#### Task description
Leave out the pictures and transcribe every entry below exactly.

#### Data for this task
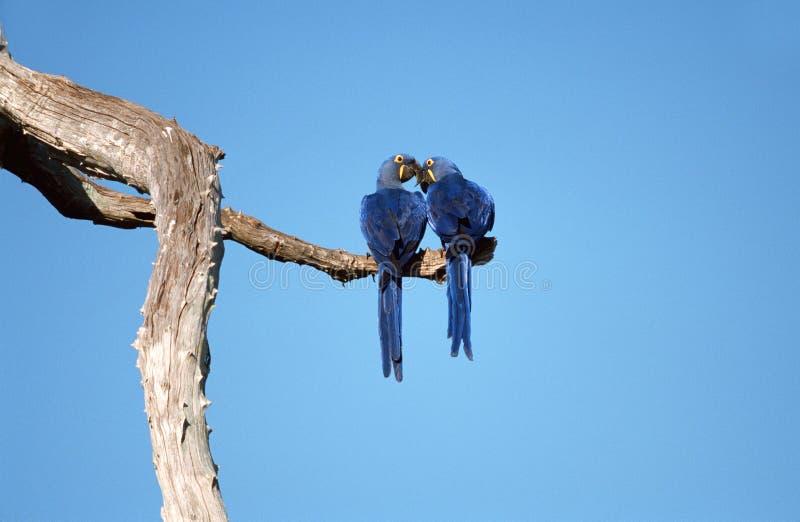 Hyacinth Macaw, Hyacinthara, hyacinthinus de Anodorhynchus imagem de stock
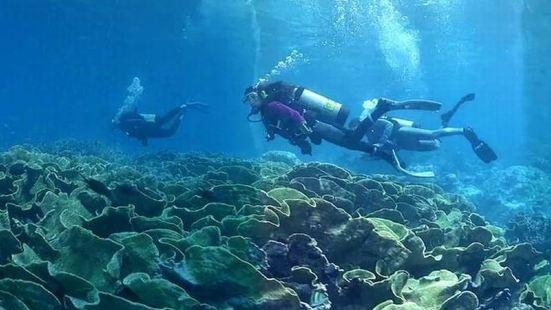 Nanning Manlan Diving Club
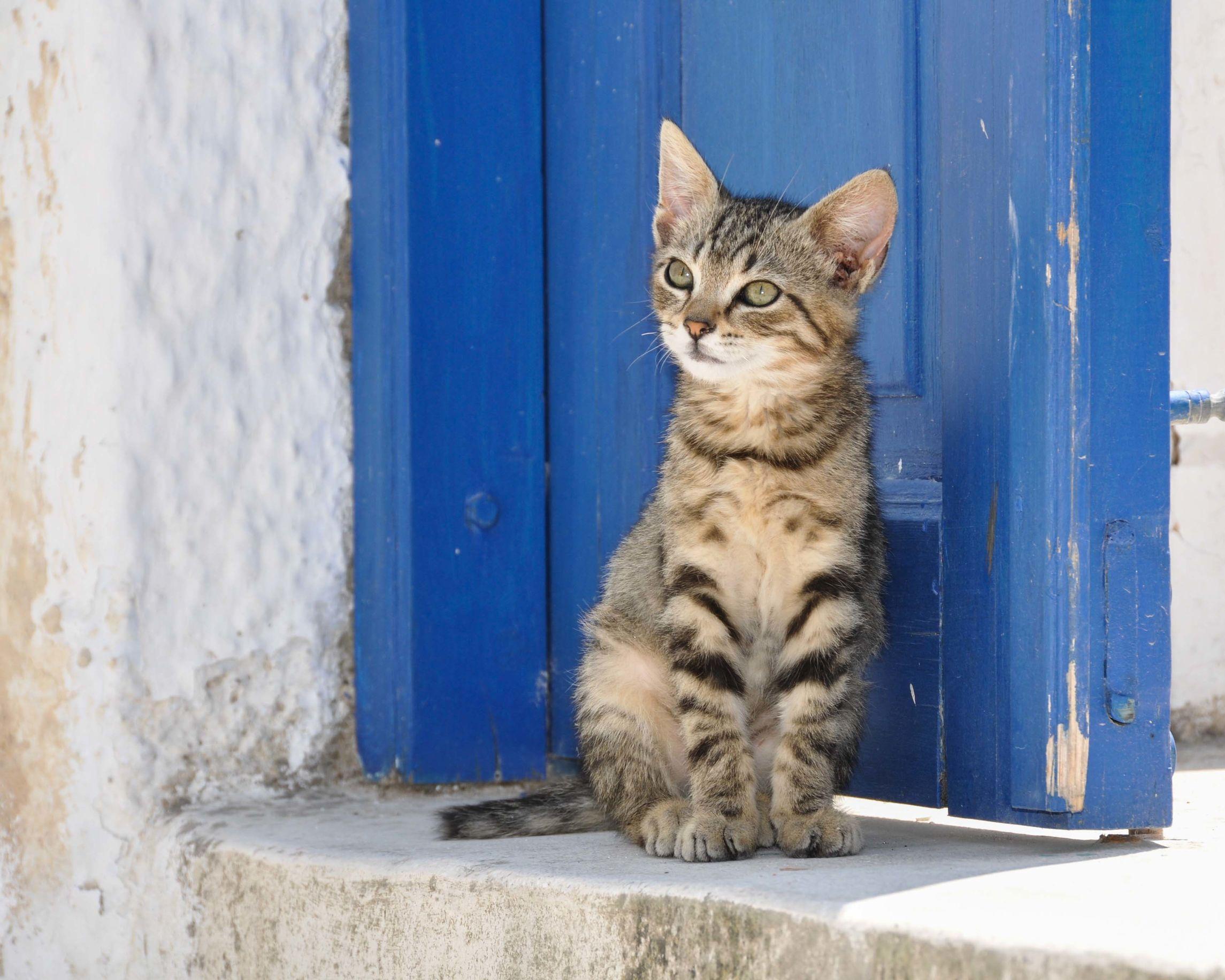 Katzenklingel: Test & Empfehlungen (09/20)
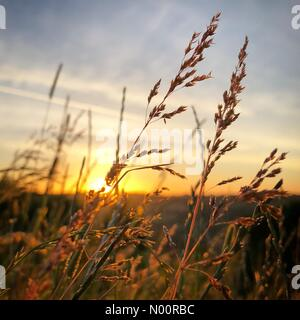 Batheaston, Bath, UK. 21st June, 2018. The sun seen through grasses blowing the breeze during the Summer Solstice sunrise on top of Little Solsbury Hill in Bath, UK Credit: Alex Stoneman & Billy-Jay Starling/StockimoNews/Alamy Live News - Stock Photo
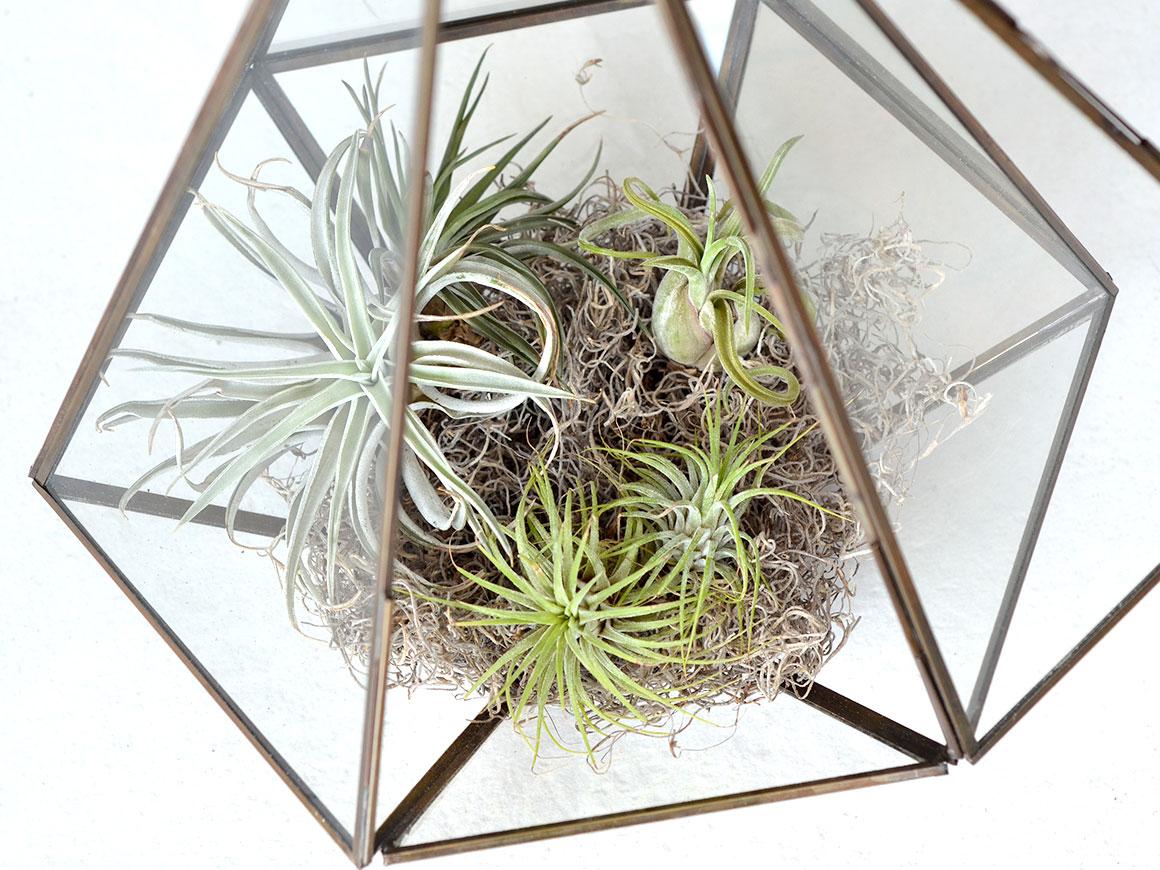 DIY: Terrarium met luchtplantjes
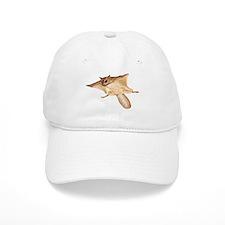 Cute Flying squirrel Baseball Cap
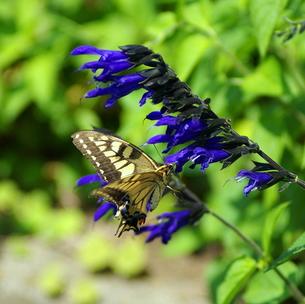 【里山の風景】:アゲハチョウの写真素材 [FYI00220513]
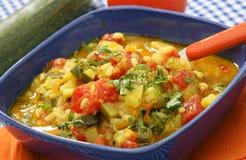 Ragoût avec des légumes de thon Image stock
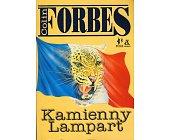 Szczegóły książki KAMIENNY LAMPART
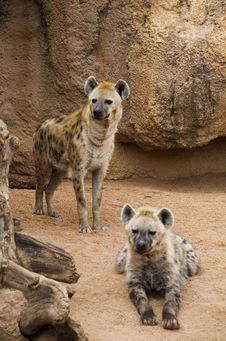 Free Hyena Mother And Cub Royalty Free Stock Photo - 23875705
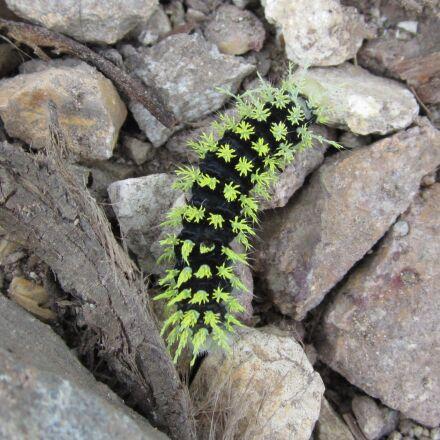 caterpillar, green, green caterpillar, Canon POWERSHOT ELPH 100 HS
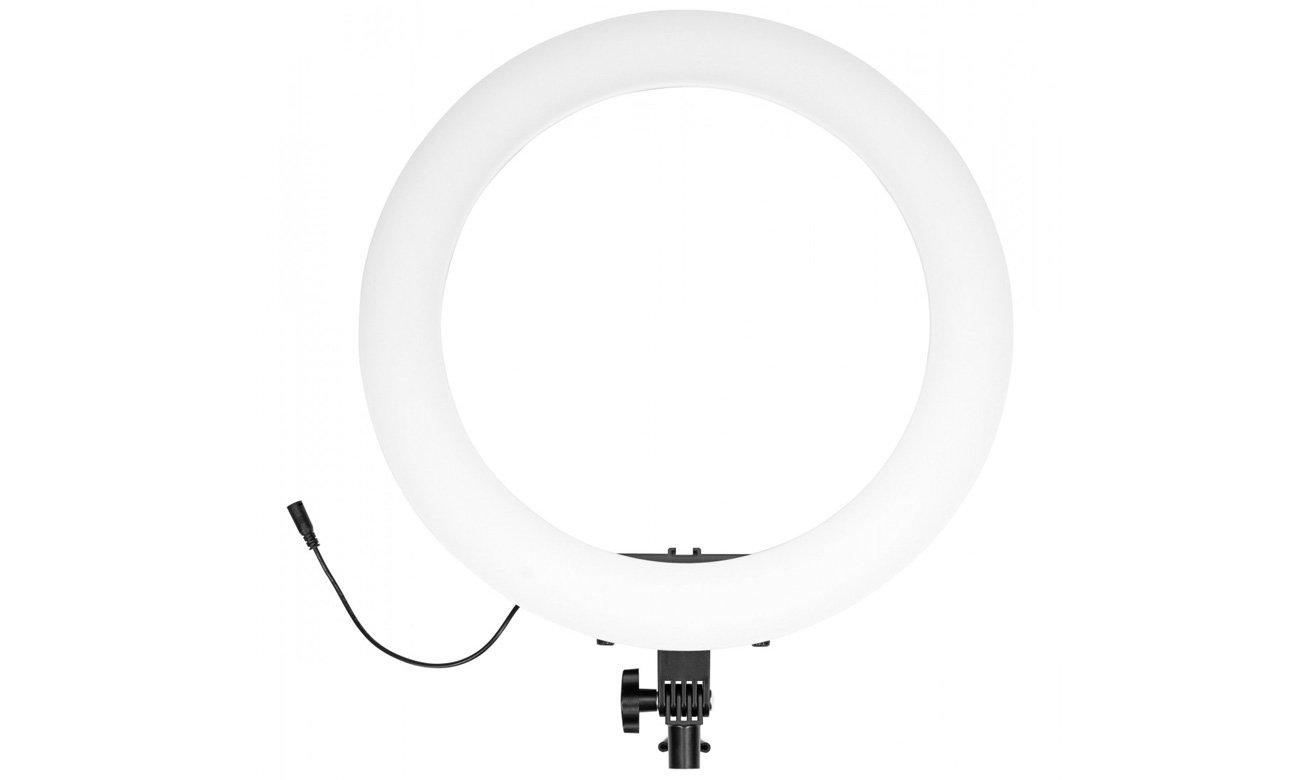 Lampa pierścieniowa LED Newell RL-18A WB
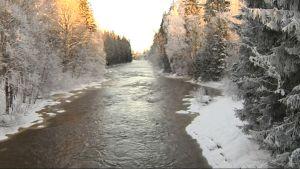 Vacker vintervy, strömmande vatten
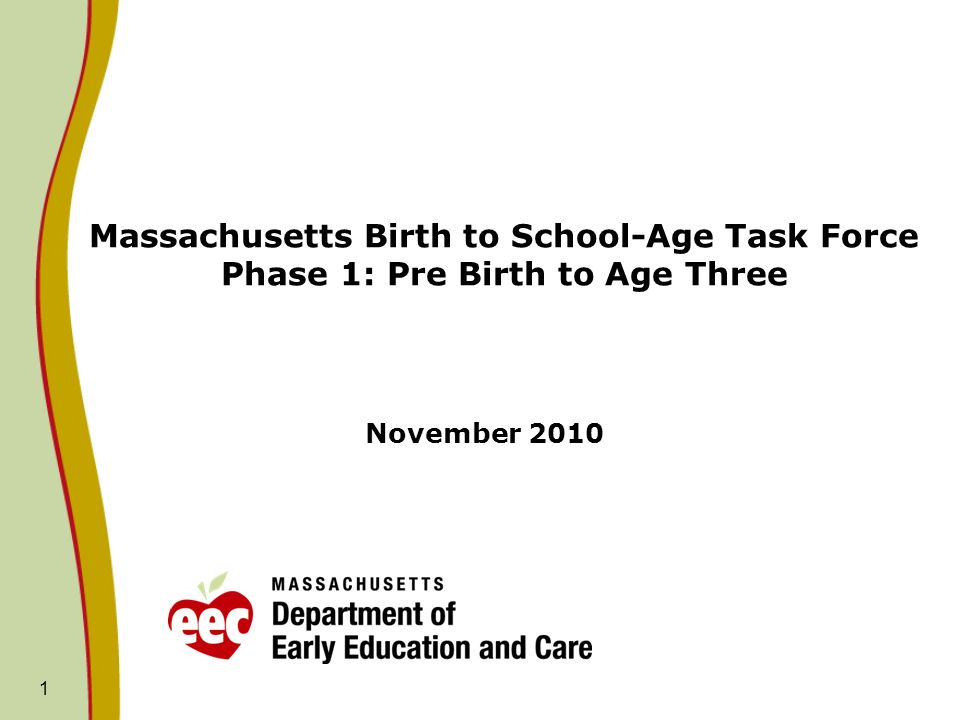 1 Massachusetts Birth to School-Age Task Force Phase 1: Pre Birth to Age Three November 2010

#### Written reply
 Hyacinth Macaw, Hyacinthara, hyacinthinus de Anodorhynchus imagem de stock
 Nanning Manlan Diving Club
 Katzenklingel: Test & Empfehlungen (09/20)
 Batheaston, Bath, UK. 21st June, 2018. The sun seen through grasses blowing the breeze during the Summer Solstice sunrise on top of Little Solsbury Hill in Bath, UK Credit: Alex Stoneman & Billy-Jay Starling/StockimoNews/Alamy Live News - Stock Photo
 DIY: Terrarium met luchtplantjes
 Cute Flying squirrel Baseball Cap
 【里山の風景】:アゲハチョウの写真素材 [FYI00220513]
 Ragoût avec des légumes de thon Image stock
 Szczegóły książki KAMIENNY LAMPART
 Free Hyena Mother And Cub Royalty Free Stock Photo - 23875705
 caterpillar, green, green caterpillar, Canon POWERSHOT ELPH 100 HS
 Lampa pierścieniowa LED Newell RL-18A WB
 Vacker vintervy, strömmande vatten
 1 Massachusetts Birth to School-Age Task Force Phase 1: Pre Birth to Age Three November 2010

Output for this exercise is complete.